#### TEXT:
______
Permission-Server 1.0.1

PERMISSION-SERVER

DotNet Nuget package providing password-less authentication with auto-expiring tokens (in an in-memory store; no database required) and confirmation emails.

Add email-based sign-up/login to your site/app with minimal effort!

Licensed under the AGPL, you are free to use Permission Server in any project whether open source, free, or commercial. For further details see here.

Copyright 2023 K Cartlidge.

Contents

General

• Features
• Overview
• Concerns
• License
• Changelog

Using Permission Server in your code

• Registering Permission Server into your application's dependency container
• Issuing and confirming an email address via an emailed token

About the sample MVC site

General

Features

• Email address confirmation
  • Suitable for account creation or login
• Auto-expiring tokens (configurable lifetime)
• Multiple active tokens in case of email issues
  • Maximum active per email is configurable
• Minimal supporting code required
• No database needed

Potential future features:

• Optional: database token storage
• Optional: full account management

Overview

The hardest details to steal from your systems are those that you never stored in the first place. With Permission Server you get the reassurance of confirmed email addresses for both account creation and login, but without the need to store passwords, security questions, or other high-value data.
______
#### PROMPT A:
Under which license is Permission Server released, according to the Permission Server page?
The records that follow are unrelated to the Permission Server page.

#### MATERIAL:
______
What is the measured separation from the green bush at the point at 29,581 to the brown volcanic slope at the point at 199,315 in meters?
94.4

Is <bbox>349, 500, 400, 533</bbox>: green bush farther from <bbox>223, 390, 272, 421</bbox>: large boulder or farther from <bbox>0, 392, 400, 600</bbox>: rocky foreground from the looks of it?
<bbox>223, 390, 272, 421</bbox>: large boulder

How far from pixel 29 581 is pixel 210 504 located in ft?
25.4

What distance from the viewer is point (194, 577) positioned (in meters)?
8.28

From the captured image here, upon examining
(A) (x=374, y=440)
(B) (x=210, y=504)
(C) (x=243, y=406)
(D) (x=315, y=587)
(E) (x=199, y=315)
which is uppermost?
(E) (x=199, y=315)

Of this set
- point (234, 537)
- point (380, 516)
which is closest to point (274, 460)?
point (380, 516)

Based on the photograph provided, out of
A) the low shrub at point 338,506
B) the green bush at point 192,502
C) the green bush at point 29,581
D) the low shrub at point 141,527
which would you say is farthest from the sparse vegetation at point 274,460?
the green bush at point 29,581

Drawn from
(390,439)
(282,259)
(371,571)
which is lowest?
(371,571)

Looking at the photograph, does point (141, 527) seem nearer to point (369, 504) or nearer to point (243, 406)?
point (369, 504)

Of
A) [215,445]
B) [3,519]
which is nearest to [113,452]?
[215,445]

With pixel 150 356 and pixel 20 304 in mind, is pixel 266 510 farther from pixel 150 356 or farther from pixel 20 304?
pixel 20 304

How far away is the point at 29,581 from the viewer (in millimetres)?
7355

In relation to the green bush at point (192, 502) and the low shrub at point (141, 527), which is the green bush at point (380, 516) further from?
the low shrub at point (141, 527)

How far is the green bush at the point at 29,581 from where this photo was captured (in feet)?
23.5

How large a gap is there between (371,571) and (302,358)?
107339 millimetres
______
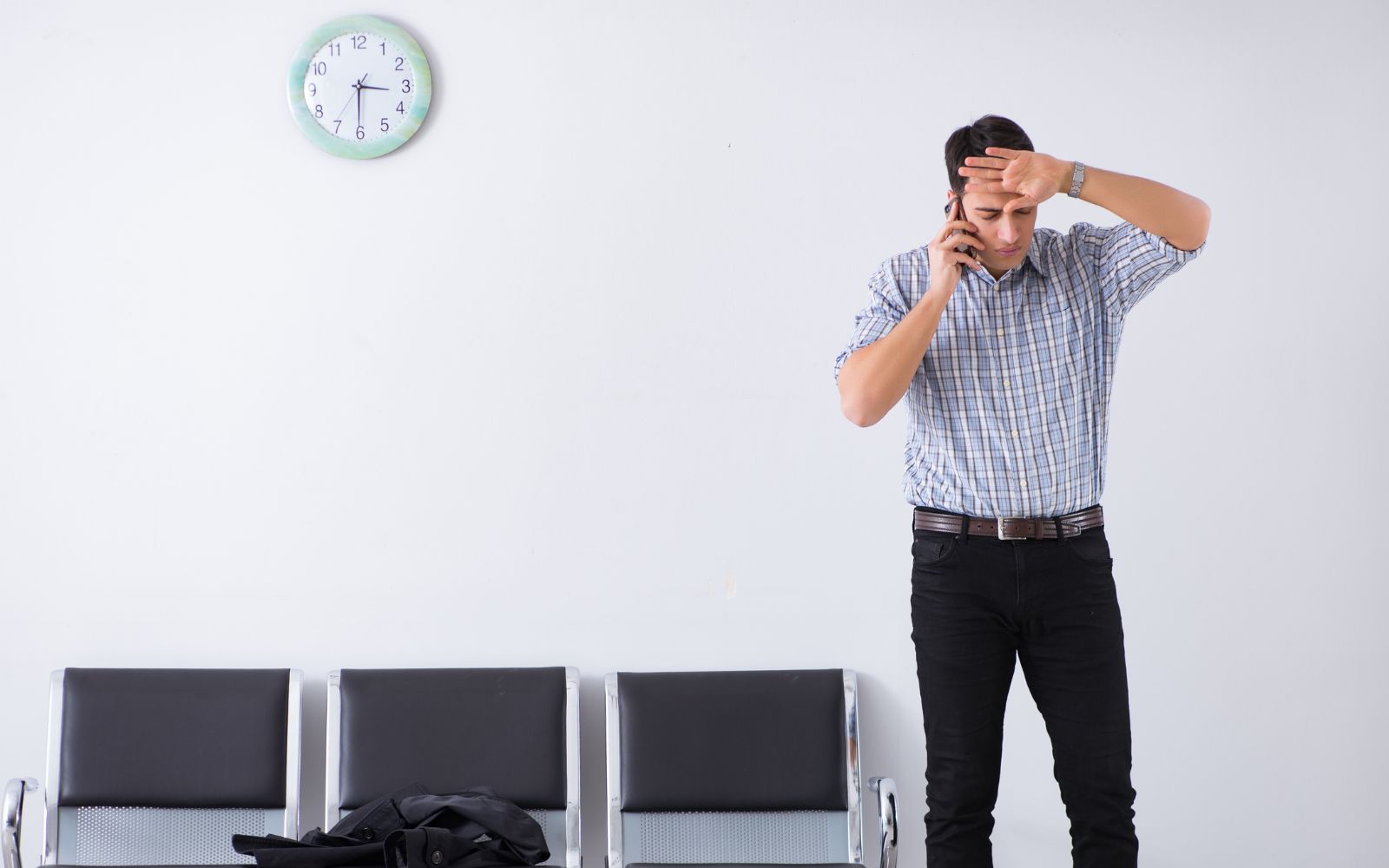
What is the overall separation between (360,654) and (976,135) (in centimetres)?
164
______
#### PROMPT B:
From the records, extract every line that contains the string "pixel", treating case as significant.

#### FULL RESPONSE A:
The AGPL.

#### FULL RESPONSE B:
How far from pixel 29 581 is pixel 210 504 located in ft?
With pixel 150 356 and pixel 20 304 in mind, is pixel 266 510 farther from pixel 150 356 or farther from pixel 20 304?
pixel 20 304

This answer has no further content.